Voraussetzung ist, dass alle Rückgabewünsche zusammen nicht mehr als die Hälfte des kurzfristig verfügbaren Bankguthabens des Fonds ausmachen. Wenn mehr Anleger gleichzeitig aussteigen möchten oder kein Geld da ist, wird die Rücknahme ausgesetzt oder quotal beschränkt.

Gründe für die Wahl eines ELTIF

Warum hat sich Commerz Real für die „Verpackung“ als ELTIF entschieden? „Wir wollten einen Impact-Fonds für Sachwerte wie zum Beispiel erneuerbare Energien auflegen, der eine weitgehend offene Struktur hat und der neben institutionellen Investoren auch Privatanlegern zugänglich ist. Dafür hat sich der ELTIF als optimale Struktur angeboten, vor allem angesichts dessen, dass es Privatanlegern in Deutschland nicht möglich ist, über eine offene Struktur in solche Assets zu investieren“, antwortet Timo Werner, Fondsmanager des Klimavest.

Gezielte Anreize für Kleinanleger

„Der Schwerpunkt der ELTIF-Verordnung liegt auf der Förderung langfristiger europäischer Investitionen in die Realwirtschaft wie zum Beispiel für Projekte in nachhaltige Energieerzeugung oder -verteilung. Zudem erlaubt die Verordnung, dass auch Kleinanleger sich an dieser Assetklasse beteiligen dürfen und schafft für diese mit der Einräumung von Rückgaberechten gezielt Anreize. Damit war uns recht schnell klar, dass für unser Vorhaben der ELTIF das perfekte Vehikel ist“, so Werner weiter.

Demnach ist die grundsätzliche Rückgabemöglichkeit wohl der wesentliche Grund für die Konzeption als ELTIF. Der Rest ließe sich schließlich mit weniger Restriktionen auch mit einem herkömmlichen Publikums-AIF realisieren, zumal Commerz Real einst zu den führenden Anbietern in diesem Segment zählte.

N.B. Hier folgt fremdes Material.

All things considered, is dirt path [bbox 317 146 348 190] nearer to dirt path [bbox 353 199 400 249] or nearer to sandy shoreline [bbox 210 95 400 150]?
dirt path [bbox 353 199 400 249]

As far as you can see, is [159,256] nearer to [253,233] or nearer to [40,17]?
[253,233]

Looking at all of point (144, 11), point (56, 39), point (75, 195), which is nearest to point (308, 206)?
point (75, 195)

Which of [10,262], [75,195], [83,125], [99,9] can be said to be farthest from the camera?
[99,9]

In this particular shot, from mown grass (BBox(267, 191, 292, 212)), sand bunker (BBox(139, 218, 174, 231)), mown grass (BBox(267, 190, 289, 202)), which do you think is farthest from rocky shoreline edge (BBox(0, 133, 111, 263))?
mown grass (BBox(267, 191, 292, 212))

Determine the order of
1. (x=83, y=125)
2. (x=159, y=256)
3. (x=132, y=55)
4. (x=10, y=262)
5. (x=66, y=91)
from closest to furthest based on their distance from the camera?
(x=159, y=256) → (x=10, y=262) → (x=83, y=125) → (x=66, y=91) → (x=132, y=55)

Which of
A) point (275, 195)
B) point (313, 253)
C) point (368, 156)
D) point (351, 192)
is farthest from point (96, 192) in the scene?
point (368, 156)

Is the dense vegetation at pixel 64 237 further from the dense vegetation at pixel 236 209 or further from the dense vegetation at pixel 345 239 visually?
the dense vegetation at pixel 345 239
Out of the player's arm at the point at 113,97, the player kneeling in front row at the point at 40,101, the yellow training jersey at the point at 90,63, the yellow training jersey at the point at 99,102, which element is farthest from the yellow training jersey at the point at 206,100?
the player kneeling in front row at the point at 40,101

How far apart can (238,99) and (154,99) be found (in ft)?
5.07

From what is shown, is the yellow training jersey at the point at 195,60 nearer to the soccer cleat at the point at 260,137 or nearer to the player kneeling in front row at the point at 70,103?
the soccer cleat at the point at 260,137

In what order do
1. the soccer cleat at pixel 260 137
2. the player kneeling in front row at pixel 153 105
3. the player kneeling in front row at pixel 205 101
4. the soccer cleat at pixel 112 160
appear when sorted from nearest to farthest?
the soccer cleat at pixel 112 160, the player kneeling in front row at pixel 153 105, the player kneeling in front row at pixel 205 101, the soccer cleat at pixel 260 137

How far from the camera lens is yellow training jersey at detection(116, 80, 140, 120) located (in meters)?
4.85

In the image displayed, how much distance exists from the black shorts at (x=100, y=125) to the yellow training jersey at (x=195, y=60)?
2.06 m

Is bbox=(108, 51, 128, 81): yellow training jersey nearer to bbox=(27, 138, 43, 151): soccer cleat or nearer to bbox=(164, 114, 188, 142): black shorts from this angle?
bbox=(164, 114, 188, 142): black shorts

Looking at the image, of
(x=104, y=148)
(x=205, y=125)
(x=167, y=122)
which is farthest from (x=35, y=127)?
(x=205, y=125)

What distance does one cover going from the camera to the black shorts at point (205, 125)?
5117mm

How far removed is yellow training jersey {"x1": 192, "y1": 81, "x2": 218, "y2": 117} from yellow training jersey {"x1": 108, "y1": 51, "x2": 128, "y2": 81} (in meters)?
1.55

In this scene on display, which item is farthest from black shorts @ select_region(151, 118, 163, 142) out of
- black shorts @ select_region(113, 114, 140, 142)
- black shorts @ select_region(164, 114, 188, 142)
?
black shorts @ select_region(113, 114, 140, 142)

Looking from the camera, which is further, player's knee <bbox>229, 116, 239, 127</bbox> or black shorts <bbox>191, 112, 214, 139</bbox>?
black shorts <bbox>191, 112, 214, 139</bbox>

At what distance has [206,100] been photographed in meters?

Vertrieben wurde der Klimavest zunächst exklusiv von der Commerzbank, ab dem 29. März dann auch über andere KWG- Kreditinstitute. „Haftungsdächer und Paragraf-34f-Vertriebe prüfen wir derzeit selektiv“, kündigt Werner an. Weitere ELTIFs plane Commerz Real aber „erstmal nicht“. Ein weiteres Investment-Schwergewicht hat im letzten Oktober bereits seinen zweiten ELTIF aufgelegt: Blackrock. Bei dem „Private Equity Opportunities ELTIF“ müssen die „Kleinanleger“ allerdings mindestens 125.000 Euro aufbringen.

Überschaubare Fondszahl in Europa

Das Register der ESMA weist aktuell (Stand 26. März 2021) drei weitere Anbieter aus die den Vertrieb von ELTIFs auch in Deutschland angezeigt haben: Amundi, Muzenich und October Factory. In diesen Fällen geht es indes nicht um Sachwerte, sondern um nicht börsengehandelte Unternehmenskredite, private Schuldinstrumente oder andere Fremdkapitalvehikel als Zielinvestitionen.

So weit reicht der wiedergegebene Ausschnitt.